#### Document extract
Next, a multicollinearity test was performed on the data. Correlation tests were conducted for variables such as knowledge, attitude, behaviour, grade, age, discipline, and gender (see Table 2 for correlation results). The mean knowledge, attitude and behaviour were discovered to be significantly positive and highly correlated ( p  < 0.001). There was a significant positive correlation between grade and age ( p  < 0.001), and they showed significant negative correlations with mean knowledge, attitude, and behaviour ( p  < 0.001). Therefore, grade and age as independent variables were considered covariables. To test the effect of grade, age has to be controlled.

As a result, the regression analysis hypothesis was completely satisfied. Therefore, the data and residuals were normally distributed, with no heteroscedasticity or correlation between regression residuals. The potential collinearity between grade and age was identified, but it could be accommodated in the proposed regression model by controlling for the latter.

4.5 Data analysis

A multivariate regression model was used to examine the effects of different grade levels and levels of work exposure on mean score of knowledge, attitude, and behaviour, with gender, age, and discipline controlled, as detailed below according to the corresponding assumptions. For simplicity, the changes are illustrated in Figs. 2 , 3 , and 4 ).

Means of cybersecurity knowledge across groups

Means of cybersecurity attitude across groups

Means of cybersecurity behaviour across groups

University students of different years of study, postgraduate students and working graduates will display differing cybersecurity knowledge.

H1 was verified. There were significant differences between the knowledge of postgraduate students ( M  = 3.53, SD = 0.47) and non-final-year university students including year 1 students ( M  = 3.72, SD = 0.78) and year 2-3students ( M  = 3.64, SD = 0.77). Moreover, the knowledge of postgraduate students was found to be different from final-year ones ( M  = 3.57, SD = 0.77). At the same time, the knowledge of postgraduate students was also found to be visibly different from working graduates that contained young working graduates ( M  = 2.63, SD = 0.47) and experienced working graduates ( M  = 2.65, SD = 0.47). For simplicity, the differences in mean values of the three dimensions are illustrated in Table 2 .

H2a was rejected. The attitude of postgraduate students ( M  = 3.73, SD = 0.69) was found to be significantly lower than final-year students ( M  = 3.80, SD = 1.00).

H2b was verified. The attitude of postgraduate students was found to be significantly higher than young working graduates ( M  = 2.73, SD = 0.32) and experienced working graduates ( M  = 2.73, SD = 0.36).

#### Jobs
**A.** In the cybersecurity study extract, which two variables were treated as covariables?
**B.** Shorten the paragraph of the cybersecurity study extract that begins "Next, a multicollinearity test" to no more than three sentences, keeping its main findings.
**C.** Resume the cybersecurity study extract after its final sentence.

#### Dataset content
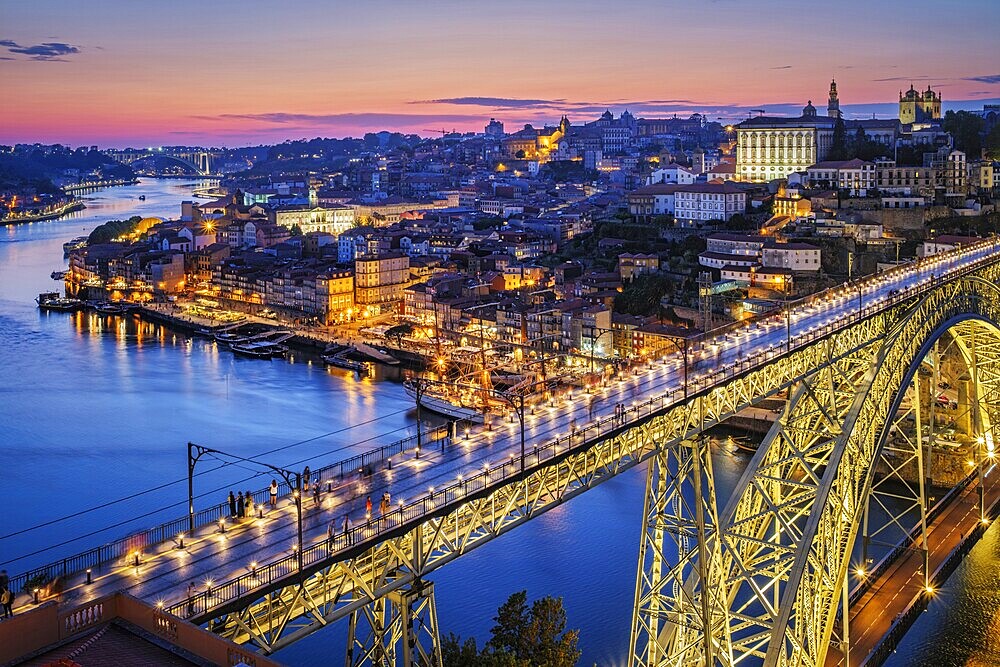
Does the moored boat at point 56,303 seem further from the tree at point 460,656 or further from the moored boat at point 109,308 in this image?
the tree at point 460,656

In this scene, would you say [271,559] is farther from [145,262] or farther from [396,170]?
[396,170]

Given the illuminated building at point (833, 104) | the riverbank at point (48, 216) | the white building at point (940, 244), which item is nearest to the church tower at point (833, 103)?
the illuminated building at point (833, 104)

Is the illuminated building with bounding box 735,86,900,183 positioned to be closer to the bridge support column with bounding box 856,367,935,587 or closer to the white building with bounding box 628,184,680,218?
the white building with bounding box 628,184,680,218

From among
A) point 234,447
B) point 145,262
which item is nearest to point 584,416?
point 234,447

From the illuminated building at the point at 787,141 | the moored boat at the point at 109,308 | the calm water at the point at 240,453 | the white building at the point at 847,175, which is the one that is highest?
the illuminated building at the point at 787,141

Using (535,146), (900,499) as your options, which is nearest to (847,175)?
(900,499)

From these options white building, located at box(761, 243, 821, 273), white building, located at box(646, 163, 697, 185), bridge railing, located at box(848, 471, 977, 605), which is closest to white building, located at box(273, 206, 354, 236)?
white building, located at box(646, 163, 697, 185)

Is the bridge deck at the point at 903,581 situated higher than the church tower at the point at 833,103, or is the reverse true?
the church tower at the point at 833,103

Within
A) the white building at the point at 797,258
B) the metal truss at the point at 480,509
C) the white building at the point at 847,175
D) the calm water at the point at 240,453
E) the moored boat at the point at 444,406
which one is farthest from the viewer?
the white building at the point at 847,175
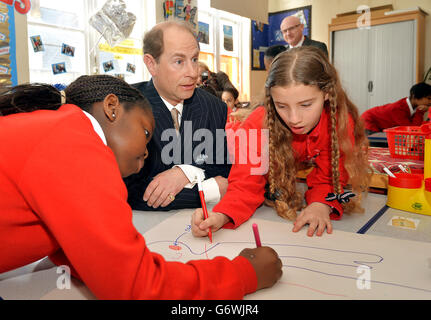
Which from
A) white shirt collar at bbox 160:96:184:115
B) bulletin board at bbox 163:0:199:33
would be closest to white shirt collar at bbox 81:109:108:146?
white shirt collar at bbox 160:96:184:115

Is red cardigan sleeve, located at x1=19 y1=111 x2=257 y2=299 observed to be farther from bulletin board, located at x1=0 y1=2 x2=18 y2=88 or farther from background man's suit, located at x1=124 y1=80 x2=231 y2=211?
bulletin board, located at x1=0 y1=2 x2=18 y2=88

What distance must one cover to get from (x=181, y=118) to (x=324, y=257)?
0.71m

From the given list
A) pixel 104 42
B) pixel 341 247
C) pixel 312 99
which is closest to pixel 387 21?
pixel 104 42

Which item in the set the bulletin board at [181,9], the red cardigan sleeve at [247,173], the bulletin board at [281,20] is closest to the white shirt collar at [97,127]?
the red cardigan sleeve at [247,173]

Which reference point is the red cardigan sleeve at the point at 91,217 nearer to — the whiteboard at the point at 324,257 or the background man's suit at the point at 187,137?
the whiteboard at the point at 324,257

#### Outputs by task
**A.** Grade and age.

**B.** A multicollinearity test checked correlations among knowledge, attitude, behavior, grade, age, discipline, and gender, and mean knowledge, attitude, and behavior were found to be highly and significantly positively correlated (p < 0.001). Grade and age were significantly positively correlated with each other and significantly negatively correlated with all three means (p < 0.001). They were therefore treated as covariables, and testing the effect of grade requires controlling for age.

**C.**
H2c was rejected. The attitude of postgraduate students was found to be significantly lower than year 1 students ( M  = 3.88, SD = 1.00), and year 2–3students ( M  = 3.77, SD = 1.02).

H3a was verified. The behaviour of postgraduate students ( M  = 3.54, SD = 0.47) was found to be significantly higher than final-year ones ( M  = 3.39, SD = 0.82).

H3b was verified. The behaviour of postgraduate students was found to be significantly higher than working graduates containing young ( M  = 2.83, SD = 0.28) and experienced ( M  = 2.88, SD = 0.28).

H3c was partially verified. The behaviour of postgraduate students was found to be significantly lower than year 1 students ( M  = 3.62, SD = 0.82), but significantly higher than that of year 2–3students ( M  = 3.50, SD = 0.85).

In terms of knowledge, as students advanced to higher levels, their cybersecurity knowledge deteriorated. Their cybersecurity knowledge also dropped significantly at work. As graduates gained more work experience, their knowledge seemed to rebound a little. In terms of behaviour, postgraduate students performed similarly to year 2–3 students but not as well as year-1 students. Working graduates performed similarly poorly, but slight improvements could be seen after gaining more work experience. In terms of attitude, as students advanced to higher levels as postgraduate students, or went to work, their cybersecurity attitudes deteriorated. Even inexperienced employees showed no improvement.

4.6 Gender difference

Many studies have hypothesised that personal factors such as gender influence behavioural decisions [ 37 , 41 ]. The analysis revealed that the hypothesis was statistically supported. Females' knowledge ( M  = 3.44, SD = 0.78) was found to be significantly higher than males' ( M  = 3.27, SD = 0.78), as was their attitude ( M  = 3.66, SD = 0.94 vs M  = 3.32, SD = 0.99). The same was true for female and male behaviour ( M  = 3.44, SD = 0.70 vs M  = 3.19, SD = 0.81). As a result, females had higher ISA scores than males in all three dimensions.

4.7 Significant predictors

A multivariate regression model was also run to see if age, discipline, grade, or gender were significant predictors of ISA. Previous research suggested that age was a significant predictor of ISA (e.g. [ 55 ]), but a recent study found that age was not a significant predictor [ 7 ]. Pillai's Trace was used to evaluate the sum of the matrix's eigenvalues, and Roy's Largest Root statistic, to test the maximum value in a matrix's eigenvalues, have been used. And the greater the magnitude of these values, the greater the contribution of this effect to the model. Wilk's Lambda was also used, with a value between 0 and 1. In Wilk's Lambda, the smaller the value, the greater the contribution. As a result of the above analysis, the results showed that overall, grade and gender were significant predictors of ISA, whereas age and discipline were not.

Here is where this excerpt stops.